=== YOUR OBJECTIVE ===
Print, exactly and completely, every entry in the data.

start WORKING DATA

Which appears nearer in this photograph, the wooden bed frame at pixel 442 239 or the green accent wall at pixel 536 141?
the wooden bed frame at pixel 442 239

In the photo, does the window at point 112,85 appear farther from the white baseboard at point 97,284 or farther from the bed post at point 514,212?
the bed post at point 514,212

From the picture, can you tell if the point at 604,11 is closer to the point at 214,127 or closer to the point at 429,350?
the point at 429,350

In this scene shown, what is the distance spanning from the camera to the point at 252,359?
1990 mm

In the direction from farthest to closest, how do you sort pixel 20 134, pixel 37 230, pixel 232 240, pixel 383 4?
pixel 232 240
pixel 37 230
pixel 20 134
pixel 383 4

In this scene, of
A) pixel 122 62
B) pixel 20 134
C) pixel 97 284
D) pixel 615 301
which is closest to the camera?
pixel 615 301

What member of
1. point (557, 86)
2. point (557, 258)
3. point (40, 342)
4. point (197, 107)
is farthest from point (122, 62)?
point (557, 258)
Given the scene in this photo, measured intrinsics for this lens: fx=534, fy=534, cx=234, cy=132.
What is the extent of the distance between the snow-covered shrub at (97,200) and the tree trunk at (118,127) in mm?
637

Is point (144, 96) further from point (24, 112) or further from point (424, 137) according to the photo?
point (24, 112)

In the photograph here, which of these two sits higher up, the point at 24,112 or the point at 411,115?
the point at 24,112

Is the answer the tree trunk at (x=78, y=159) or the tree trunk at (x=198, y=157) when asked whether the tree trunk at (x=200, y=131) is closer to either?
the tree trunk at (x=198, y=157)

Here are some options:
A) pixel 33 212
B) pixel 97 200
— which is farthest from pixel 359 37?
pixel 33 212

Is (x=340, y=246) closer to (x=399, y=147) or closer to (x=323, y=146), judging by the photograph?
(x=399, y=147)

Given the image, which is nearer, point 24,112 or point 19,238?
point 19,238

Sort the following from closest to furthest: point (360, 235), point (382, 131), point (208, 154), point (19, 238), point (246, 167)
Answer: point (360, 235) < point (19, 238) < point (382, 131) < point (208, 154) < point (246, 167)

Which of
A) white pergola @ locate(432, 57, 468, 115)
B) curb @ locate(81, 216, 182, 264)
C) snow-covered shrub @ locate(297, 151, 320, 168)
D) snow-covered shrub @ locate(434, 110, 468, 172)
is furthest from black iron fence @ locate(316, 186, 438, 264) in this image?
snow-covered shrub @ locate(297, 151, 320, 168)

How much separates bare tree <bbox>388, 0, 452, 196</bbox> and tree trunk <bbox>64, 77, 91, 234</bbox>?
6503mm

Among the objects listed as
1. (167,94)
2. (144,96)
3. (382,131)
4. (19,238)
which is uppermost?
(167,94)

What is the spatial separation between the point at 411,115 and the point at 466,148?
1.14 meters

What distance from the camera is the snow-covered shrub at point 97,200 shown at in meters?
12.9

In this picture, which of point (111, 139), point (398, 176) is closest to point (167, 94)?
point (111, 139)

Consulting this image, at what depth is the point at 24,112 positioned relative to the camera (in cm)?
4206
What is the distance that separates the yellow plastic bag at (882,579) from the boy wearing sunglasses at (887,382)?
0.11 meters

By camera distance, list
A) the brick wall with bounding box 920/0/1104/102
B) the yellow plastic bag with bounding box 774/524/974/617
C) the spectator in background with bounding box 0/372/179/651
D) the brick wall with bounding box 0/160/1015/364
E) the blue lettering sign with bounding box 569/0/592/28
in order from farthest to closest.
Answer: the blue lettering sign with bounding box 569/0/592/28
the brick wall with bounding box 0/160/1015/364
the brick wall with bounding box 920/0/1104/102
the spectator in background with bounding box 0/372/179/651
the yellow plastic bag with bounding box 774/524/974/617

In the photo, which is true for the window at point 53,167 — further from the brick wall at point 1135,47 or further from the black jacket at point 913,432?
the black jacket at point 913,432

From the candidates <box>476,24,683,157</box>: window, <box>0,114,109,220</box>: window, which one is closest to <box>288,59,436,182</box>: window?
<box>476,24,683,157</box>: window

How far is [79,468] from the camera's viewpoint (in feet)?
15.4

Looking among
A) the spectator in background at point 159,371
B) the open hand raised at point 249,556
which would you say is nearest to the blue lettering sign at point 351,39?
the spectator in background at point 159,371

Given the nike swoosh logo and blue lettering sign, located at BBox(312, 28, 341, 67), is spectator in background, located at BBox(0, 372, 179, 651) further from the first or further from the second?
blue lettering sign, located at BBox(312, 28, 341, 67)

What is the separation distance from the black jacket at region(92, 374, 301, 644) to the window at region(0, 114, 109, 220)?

end WORKING DATA

=== COMPLETE ANSWER ===
Which appears nearer in this photograph, the wooden bed frame at pixel 442 239 or the green accent wall at pixel 536 141?
the wooden bed frame at pixel 442 239

In the photo, does the window at point 112,85 appear farther from the white baseboard at point 97,284 or farther from the bed post at point 514,212?
the bed post at point 514,212

From the picture, can you tell if the point at 604,11 is closer to the point at 214,127 or closer to the point at 429,350?
the point at 429,350

In this scene shown, what is the distance spanning from the camera to the point at 252,359?
1990 mm

In the direction from farthest to closest, how do you sort pixel 20 134, pixel 37 230, pixel 232 240, pixel 383 4?
pixel 232 240
pixel 37 230
pixel 20 134
pixel 383 4

In this scene, of
A) pixel 122 62
B) pixel 20 134
C) pixel 97 284
D) pixel 615 301
which is closest to the camera?
pixel 615 301

What member of
1. point (557, 86)
2. point (557, 258)
3. point (40, 342)
4. point (197, 107)
is farthest from point (122, 62)?
point (557, 258)
Given the scene in this photo, measured intrinsics for this lens: fx=534, fy=534, cx=234, cy=132.
What is the extent of the distance between the snow-covered shrub at (97,200) and the tree trunk at (118,127) in mm?
637

Is point (144, 96) further from point (24, 112) or further from point (424, 137) according to the photo?
point (24, 112)

In the photograph here, which of these two sits higher up, the point at 24,112 or the point at 411,115?
the point at 24,112

Is the answer the tree trunk at (x=78, y=159) or the tree trunk at (x=198, y=157) when asked whether the tree trunk at (x=200, y=131) is closer to either?
the tree trunk at (x=198, y=157)

Here are some options:
A) pixel 33 212
B) pixel 97 200
— which is farthest from pixel 359 37?
pixel 33 212

Is (x=340, y=246) closer to (x=399, y=147) or closer to (x=323, y=146), judging by the photograph?
(x=399, y=147)

Given the image, which is nearer, point 24,112 or point 19,238?
point 19,238

Sort the following from closest to furthest: point (360, 235), point (382, 131), point (208, 154), point (19, 238), point (246, 167)
Answer: point (360, 235) < point (19, 238) < point (382, 131) < point (208, 154) < point (246, 167)

Which of
A) white pergola @ locate(432, 57, 468, 115)
B) curb @ locate(81, 216, 182, 264)
C) snow-covered shrub @ locate(297, 151, 320, 168)
D) snow-covered shrub @ locate(434, 110, 468, 172)
is furthest from black iron fence @ locate(316, 186, 438, 264) in this image?
snow-covered shrub @ locate(297, 151, 320, 168)

How much separates bare tree <bbox>388, 0, 452, 196</bbox> and tree trunk <bbox>64, 77, 91, 234</bbox>?
6503mm

Among the objects listed as
1. (167,94)
2. (144,96)
3. (382,131)
4. (19,238)
which is uppermost?
(167,94)

What is the spatial separation between the point at 411,115 and the point at 466,148?
1.14 meters

What distance from the camera is the snow-covered shrub at point 97,200 shown at in meters?
12.9

In this picture, which of point (111, 139), point (398, 176) is closest to point (167, 94)?
point (111, 139)

Consulting this image, at what depth is the point at 24,112 positioned relative to the camera (in cm)?
4206
What is the distance that separates the yellow plastic bag at (882,579) from the boy wearing sunglasses at (887,382)?
0.11 meters

By camera distance, list
A) the brick wall with bounding box 920/0/1104/102
B) the yellow plastic bag with bounding box 774/524/974/617
C) the spectator in background with bounding box 0/372/179/651
D) the brick wall with bounding box 0/160/1015/364
E) the blue lettering sign with bounding box 569/0/592/28
in order from farthest to closest.
Answer: the blue lettering sign with bounding box 569/0/592/28
the brick wall with bounding box 0/160/1015/364
the brick wall with bounding box 920/0/1104/102
the spectator in background with bounding box 0/372/179/651
the yellow plastic bag with bounding box 774/524/974/617

In the photo, which is true for the window at point 53,167 — further from the brick wall at point 1135,47 or further from the black jacket at point 913,432?
the black jacket at point 913,432

From the candidates <box>476,24,683,157</box>: window, <box>0,114,109,220</box>: window, which one is closest to <box>288,59,436,182</box>: window?
<box>476,24,683,157</box>: window

How far is [79,468] from the camera's viewpoint (in feet)?
15.4

Looking among
A) the spectator in background at point 159,371
B) the open hand raised at point 249,556
which would you say is nearest to the blue lettering sign at point 351,39?
the spectator in background at point 159,371

Given the nike swoosh logo and blue lettering sign, located at BBox(312, 28, 341, 67), is spectator in background, located at BBox(0, 372, 179, 651) further from the first or further from the second?
blue lettering sign, located at BBox(312, 28, 341, 67)

What is the separation distance from the black jacket at region(92, 374, 301, 644) to the window at region(0, 114, 109, 220)?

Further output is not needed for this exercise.